Friday, May 1, 2009

The Business Intelligence Chronicles Part 9: Can a cat be simultaneously dead and alive ?

Schrödinger has already grappled with that paradox leaving us with the famous Schrödinger's cat

In the world of BI the famous paradox manifests itself in terms of what I will call the "Consulting Conundrum" : Can a consultant be simultaneously objective towards an agreed upon BI roadmap/strategy and ever changing needs of his/her clients ?

Before I attempt to answer that , let me digress. In my experience there are a few different kind of BI consulting outfits spanning the spectrum of the following 2 opposite poles :

1. "We will help you frame your BI strategy and roadmap" type.
2. "Where's the software box, we will install it for you" type

The first one views the second as "below their paygrade, hands dirty" kind of guys while the second ones view the first as "head in the clouds, cut off from reality" kind of guys.

Very few and far between are the kind of consultants who straddle the two extremes . These are the kind of guys who understand that the client often has nebulous ideas about BI , they know what they need and sometimes not even that; and are not sure how they can get there.
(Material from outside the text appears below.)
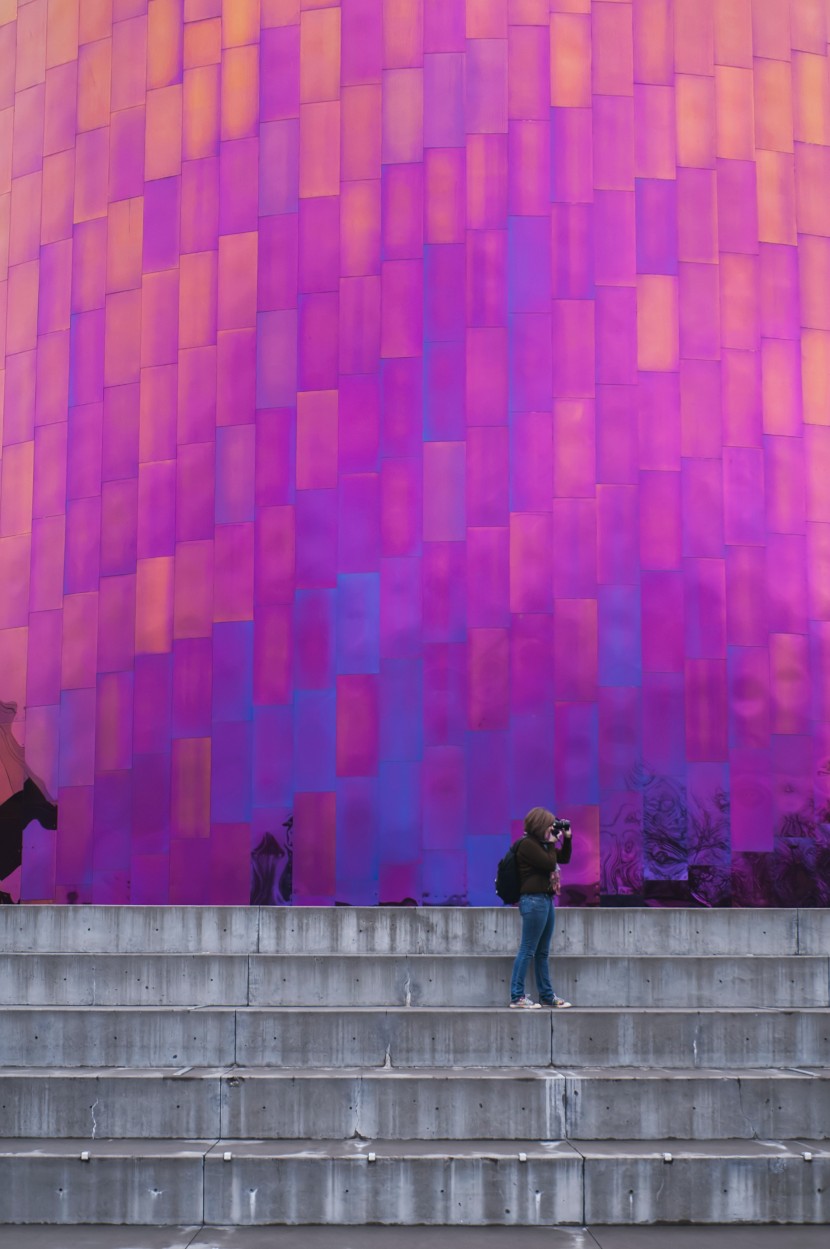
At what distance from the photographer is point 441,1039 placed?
1042 centimetres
Reminds me of Alice in Lewis Carrol's Alice in Wonderland :

"Cheshire-Cat," said Alice, "please could you tell me which way I should go?"

"That depends on where you want to go," the Cheshire-Cat answered.
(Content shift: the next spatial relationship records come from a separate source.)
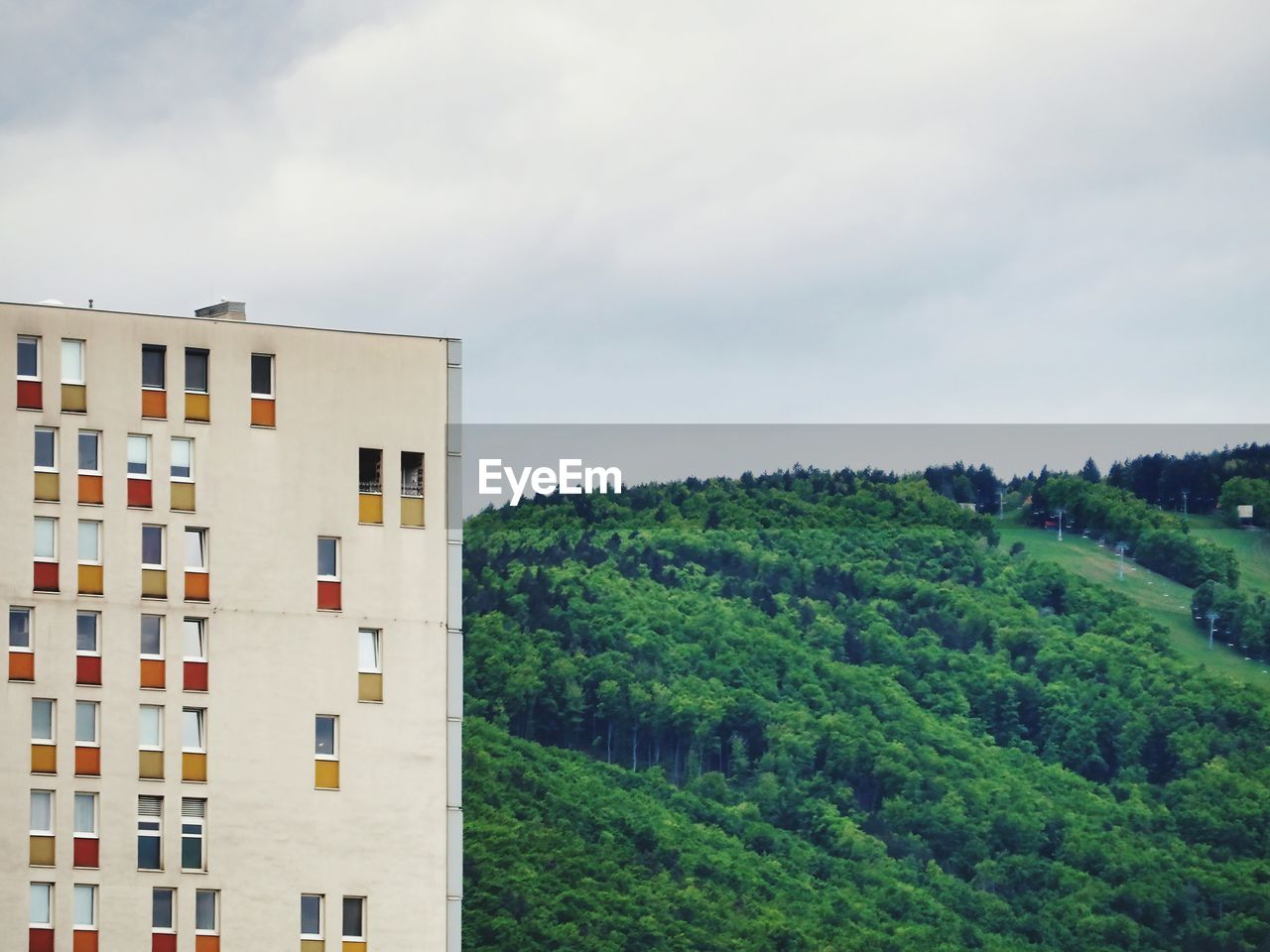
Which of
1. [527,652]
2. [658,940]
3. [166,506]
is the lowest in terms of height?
[658,940]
"I don't really care," said Alice.

Well it doesn't matter then, does it?" the Cheshire-Cat said.

"As long as I get somewhere," said Alice quickly.
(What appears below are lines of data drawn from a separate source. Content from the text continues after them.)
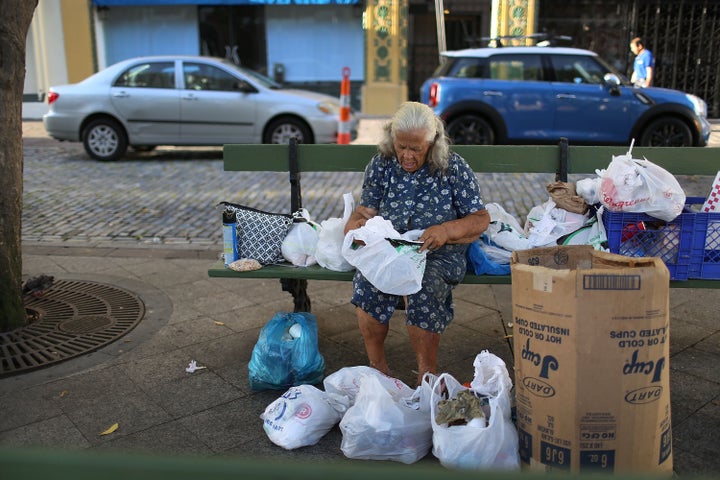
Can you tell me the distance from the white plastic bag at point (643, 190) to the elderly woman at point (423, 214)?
24.8 inches

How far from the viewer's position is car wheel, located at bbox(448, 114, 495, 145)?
10164 millimetres

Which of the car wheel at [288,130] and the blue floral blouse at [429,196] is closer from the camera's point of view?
the blue floral blouse at [429,196]

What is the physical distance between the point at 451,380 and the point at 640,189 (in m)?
1.33

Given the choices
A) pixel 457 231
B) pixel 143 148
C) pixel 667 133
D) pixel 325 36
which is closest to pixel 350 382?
pixel 457 231

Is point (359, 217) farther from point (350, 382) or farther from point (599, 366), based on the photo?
point (599, 366)

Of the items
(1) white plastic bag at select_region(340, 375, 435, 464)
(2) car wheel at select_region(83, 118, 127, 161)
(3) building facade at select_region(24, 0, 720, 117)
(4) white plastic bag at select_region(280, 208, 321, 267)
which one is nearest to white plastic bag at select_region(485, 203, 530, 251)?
(4) white plastic bag at select_region(280, 208, 321, 267)

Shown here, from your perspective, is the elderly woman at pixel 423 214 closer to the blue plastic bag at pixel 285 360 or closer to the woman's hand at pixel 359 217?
the woman's hand at pixel 359 217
The solution to the "Consulting Conundrum" lies with the "integration roles" ("functional") within the client organization that span the "technology - user" divide. Unfortunately these roles are often the hardest hit as IT organizations within companies downsize. This can pose new challenges for consultants in fathoming what a client actually needs but also an opportunity to provide services to bridge a gap which companies have created through their short sightedness.

What are your solutions to the "Consulting Conundrum" ?

2 comments:

Julien Delvat said...

This is all very true.

Having experience as a consultant within an ERP vendor, I sometimes had the feeling of being a hammer seeing every problem as a nail. Our solution was not in 100% of the cases the best for our customers.

Now that I am independant and in the BI universe, I face the contrary: we try to be "tool agnostic" in order to be the best advisor for our customers: yes, Qlikview is very nice, but it's useless when you need to enter data for e-g planning. Issue is that we can't know all BI solutions out there (have the impression there's a new one every week) and that we don't know the tools as well as the ones who built it.

Coming back to your Alice example: if you wanted to go on vacation without a real idea of where to go, what would you do? You'd probably google for any travel agency to find your destination and examples of prices, but maybe you'd then directly go to the airline / hotel to make your reservation at a lower price ...

My answer would be: combine the 2! Select the consultant you feel more confident with in order to pick the tool that would suit you best and then, contact the vendor for the implementation and team them up for successfull delivery.

After all, BI is often more about the process than about the tool.

Deepak Seth said...

Excellent points, Julien.

Keep reading the Chronicles and commenting !!